Yohann Michel, an analyst at the International Institute for Strategic Studies in Berlin sees many more months of fighting ahead, as “Wars typically tend to go on longer than people expect or hope.” Adding that, “History tells us that wars which go on this long … are likely to become protracted, lasting several years.”

It is a view supported by Michael Kofman of the Russia Studies Program at the Center for Naval Analyses in Washington who, “expects additional years of fighting.”

A more subtle belief in how the war will end comes from Peter Roberts, a senior associate fellow at the Royal United Services Institute in London, who thinks that the war will end twice. Firstly, with an end to fighting (the ‘kinetic phase’) before a frozen phase, much like the situation between North and South Korea.

“I would love to think the kinetic phase could end in 2023,” says Roberts, “but I suspect we could be looking at another three years with this scale of fighting.”

What Will it Take for a Russian Peace Deal?

Beyond some weak diplomatic manoeuvres, the West’s first attempts to stop Russian aggression lay with economic warfare. A series of embargoes, self-imposed company bans, and restrictions on Russian exports that remain to this day.

These have had little visible effect so far, with patriotism over-riding the populations inability to buy Starbucks coffee or a new BMW. Although economic blockades can take a long time to take effect.

“The consensus is that ordinary Russians will start feeling it this year,” said Charles Lichfield, an analyst at the Washington-based Atlantic Council, before adding the caveat that historically, “… Russians have a huge degree of tolerance for economic pain.”

Although he is also quick to highlight that Russia’s pension payments may show the biggest signal that the economy is struggling. If the pension checks fail to get paid, then millions of pensioners will face poverty – a move that may change public support for the war drastically.

“It would have to get pretty bad for the Russians to get there,” said Lichfield, but unfortunately, “there’s no way of knowing how many reserves the [Russian] government stashed away after years of fat checks from energy sales.”

What Will it Take for a Ukrainian Peace Deal?

Ukraine’s population, infrastructure, and economy have naturally taken a huge hit since the Russian invasion.

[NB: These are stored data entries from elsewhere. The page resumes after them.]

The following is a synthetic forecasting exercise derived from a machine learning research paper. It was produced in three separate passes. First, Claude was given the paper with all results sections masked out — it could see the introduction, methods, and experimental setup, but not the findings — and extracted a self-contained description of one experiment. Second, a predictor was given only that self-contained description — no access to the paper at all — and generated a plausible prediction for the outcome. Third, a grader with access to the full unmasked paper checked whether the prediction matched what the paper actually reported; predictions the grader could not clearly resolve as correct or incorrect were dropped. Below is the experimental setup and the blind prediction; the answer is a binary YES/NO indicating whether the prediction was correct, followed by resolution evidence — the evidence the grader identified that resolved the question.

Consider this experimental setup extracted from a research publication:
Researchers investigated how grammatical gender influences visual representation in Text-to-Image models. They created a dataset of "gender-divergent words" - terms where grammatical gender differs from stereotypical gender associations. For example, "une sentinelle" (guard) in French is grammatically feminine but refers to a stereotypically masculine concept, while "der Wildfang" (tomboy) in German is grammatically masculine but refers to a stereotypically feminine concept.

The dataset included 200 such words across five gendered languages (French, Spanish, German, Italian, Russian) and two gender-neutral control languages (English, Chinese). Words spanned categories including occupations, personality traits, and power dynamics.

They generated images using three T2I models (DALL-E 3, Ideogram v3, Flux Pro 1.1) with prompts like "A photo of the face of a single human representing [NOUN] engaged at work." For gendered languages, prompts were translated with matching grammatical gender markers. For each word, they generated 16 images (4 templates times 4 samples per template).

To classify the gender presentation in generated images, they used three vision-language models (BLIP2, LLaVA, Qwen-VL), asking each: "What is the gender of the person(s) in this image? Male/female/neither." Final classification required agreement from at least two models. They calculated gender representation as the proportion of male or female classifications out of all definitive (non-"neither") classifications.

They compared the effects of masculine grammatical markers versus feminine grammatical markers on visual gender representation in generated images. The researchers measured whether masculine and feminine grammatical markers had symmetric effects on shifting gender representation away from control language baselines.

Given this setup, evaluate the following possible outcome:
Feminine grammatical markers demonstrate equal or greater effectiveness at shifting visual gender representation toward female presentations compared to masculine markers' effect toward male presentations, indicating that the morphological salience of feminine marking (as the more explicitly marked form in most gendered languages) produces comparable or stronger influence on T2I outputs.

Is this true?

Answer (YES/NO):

Yet patriotism and a desire for independence is for now keeping morale high.

As one citizen made clear when saying, “‘We can be left without gasoline, hot water, light… but not without freedom.”

Yet in truth, if Ukraine is to keep fighting it needs continued funding from outside.

Already the US has pledged almost €50 billion in military, humanitarian, and financial aid, as well as further loans, security assistance, and military support. While the EU has given almost €35 billion, and other countries such as the UK, Poland, Baltic states, and the Czech Republic also assisting.

To date, this has been enough to keep most of the lights on, fund sovereign debt, pay pensions and teachers, and ensure that government functions. Expectations also remain that the West will stay supportive of Ukraine in the long-term, with President Biden recently reiterating NATO’s plan, “to continue our close coordination in our full support of Ukraine” and the US’s pledge to do so “for as long as it takes.”

However, more than just political will and money, when the war will end is heavily dependent on the West’s ability to provide enough material for Ukraine’s soldiers to keep fighting.

Key to this is solving the ammunition problem, with the US providing more than $100 billion in aid to Kyiv over the last year. This includes funding for an expansion of munitions manufacturing, including what Sen. Roger Wicker, the top Republican on the Senate Armed Services Committee, describes as the “doubling and even tripling production capabilities for weapons like 155mm shells, [anti-tank] Javelins and [the High Mobility Artillery Rocket System].”

A lack of ammunition may also be problem for the Russians and may be the deciding factor in the war’s end game - whoever has the most resources to fight being declared the winner. Although if Russia runs out first, their nuclear capabilities will still remain.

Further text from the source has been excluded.